1 February 2013

Kenya: Uhuru Wants His ICC Case Heard to the End

Deputy Prime Minister Uhuru Kenyatta has said he would not want the ICC to drop his charges he wins the presidency in March 4.

Uhuru, the Jubilee presidential candidate, said he wants the court to conclude the charges. He said he will prove that he played no role in the 2007/8 post-election violence in which 1,333 people lost their lives and 650,000 displaced.

He was addressing the Hindu Community at Visha Oshwal Temple in Nairobi yesterday. Uhuru was with his running mate William Ruto, who is also facing the charges at The Hague. He said he is innocent and is confident that he will be cleared of the crimes against humanity charges.

"My conscience is very clear, I did nothing wrong during the period as I was not one of the antagonist. I vied for MP in Gatundu South and the election was concluded without any incident," he said.

A few weeks ago, Uhuru said President Kibaki and Prime Minister Raila Odinga should have been charged at The Hague because they are the ones who were fighting for presidency.

Answering questions from some of the Asians who hosted him after being cleared by IEBC on Wednesday as Jubilee torch bearer, Uhuru said it would be absurd for the international community to slap sanctions against Kenya if Jubilee wins the March 4 polls.

Uhuru said countries which are slapped with sanctions are those which have defied the UN's security council. "I and my running mate Ruto were not refered to ICC by the security council. We went there by ourselves and those spreading rumours that Kenya will be slapped with sanctions then do not understand international law," he said.

"Before, Kenya was slapped with sanctions because of the single-party rule," he said adding that leaders who seize power through a coup are the ones which are punished by the internal community.

Uhuru said the country will run normally even when they will be required to be before the court in person because they do not appear before judges on the same date.

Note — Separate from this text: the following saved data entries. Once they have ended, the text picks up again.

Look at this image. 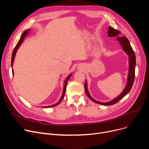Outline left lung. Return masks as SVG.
Returning <instances> with one entry per match:
<instances>
[{"label": "left lung", "mask_w": 149, "mask_h": 149, "mask_svg": "<svg viewBox=\"0 0 149 149\" xmlns=\"http://www.w3.org/2000/svg\"><path fill=\"white\" fill-rule=\"evenodd\" d=\"M120 31L116 30L114 28H113L111 26H109V29L107 31V35L109 37H115V36H118L120 34ZM117 40H118L121 45L123 47V49L124 51V52H126L128 56H129V74H128V78H127V82L126 86L123 91V92L121 93V94L113 99V100L109 101V102L106 103H103V102H100V101H98L97 100H95L94 99H93L91 95H89L88 88H87V83L85 82L84 84V90L85 92L86 93V95L93 102H95L96 103L100 104H102L104 106H110L116 103L117 102L122 99L124 97L126 96L127 93L130 92V91L132 89V87L133 86V84H134V79H135V65H136V57H135V55L134 50L132 49L131 45L128 40V39L126 37H117Z\"/></svg>", "instance_id": "obj_1"}]
</instances>
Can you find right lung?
Here are the masks:
<instances>
[{
  "label": "right lung",
  "instance_id": "add662e5",
  "mask_svg": "<svg viewBox=\"0 0 149 149\" xmlns=\"http://www.w3.org/2000/svg\"><path fill=\"white\" fill-rule=\"evenodd\" d=\"M29 31H30V29H27V30L25 31L23 33V34H22V36H21V37H20V38L19 41L18 42V43H17V44L16 45V46H15L14 49V51H13V52L12 57H11V66H12V67H13V63H14V58H15V54H16L17 51V49H19V48L20 47V45L22 43L23 41L24 40V37L28 34V32H29ZM12 72H13V74L14 75L13 69H12ZM71 75H72V74H70V75L66 78V80H65V85H64V88H63V92L62 96H61V98L60 99V100L58 101V102H57L56 104H54V105H51V106H45V107H45H45H54V106H57L58 104H59L61 103V101L63 100V98L64 95H65V94L66 89V86H67V82H68V81L69 80V79H70V77H71Z\"/></svg>",
  "mask_w": 149,
  "mask_h": 149
}]
</instances>
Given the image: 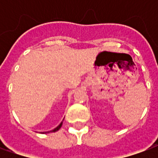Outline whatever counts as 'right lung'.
I'll return each mask as SVG.
<instances>
[{"label": "right lung", "instance_id": "add662e5", "mask_svg": "<svg viewBox=\"0 0 158 158\" xmlns=\"http://www.w3.org/2000/svg\"><path fill=\"white\" fill-rule=\"evenodd\" d=\"M62 122H61V123H60V124H59V125L57 126V127H56V128H55V129H52V130H51V131H47V132H45V133L56 132V131H57V130H59V129H60V128H61V127H62ZM43 134H44V132H43Z\"/></svg>", "mask_w": 158, "mask_h": 158}]
</instances>
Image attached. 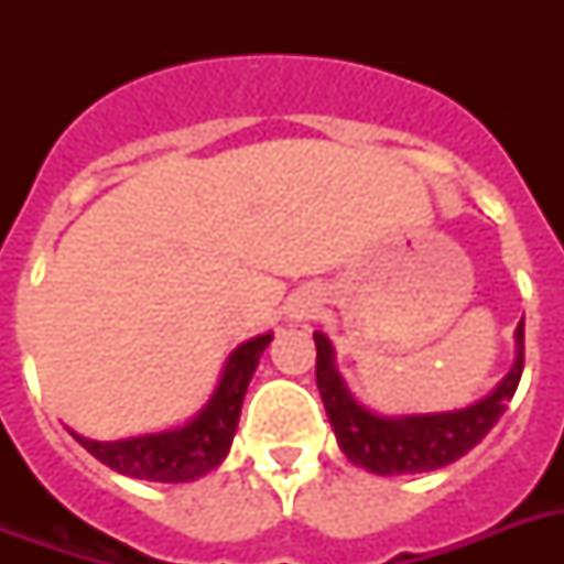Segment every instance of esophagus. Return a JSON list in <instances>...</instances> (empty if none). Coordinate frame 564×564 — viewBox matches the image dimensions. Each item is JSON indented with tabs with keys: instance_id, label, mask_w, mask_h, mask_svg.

"If Ruto could be there today, I would around running the affairs of the country. When he comes back, he takes charge as I go and defend myself," he said.

Besides appearing on different dates, he said Kenya has "one of the best administrative structures in Africa" and ministries will run well.

"A perfect example is when President Kibaki leaves the country for more than two weeks and everything runs smoothly," the deputy PM said.

He said the media has waged a war against him and Ruto by using ICC cases against their campaign. He, however, said the move has bolstered their quest for presidency.

"We have the numbers and nothing can stop Jubilee from taking over the leadership of this country come March 4," Uhuru said.

On Wednesday, insiders of Uhuru and Ruto were said to considering a postponement of their trials at ICC since their trials are due to on April 10 and 11, the day the second round run-off of the presidential election are to be held. They were said to be looking at ways of having the trials postponed for at least a year to stabilise their government.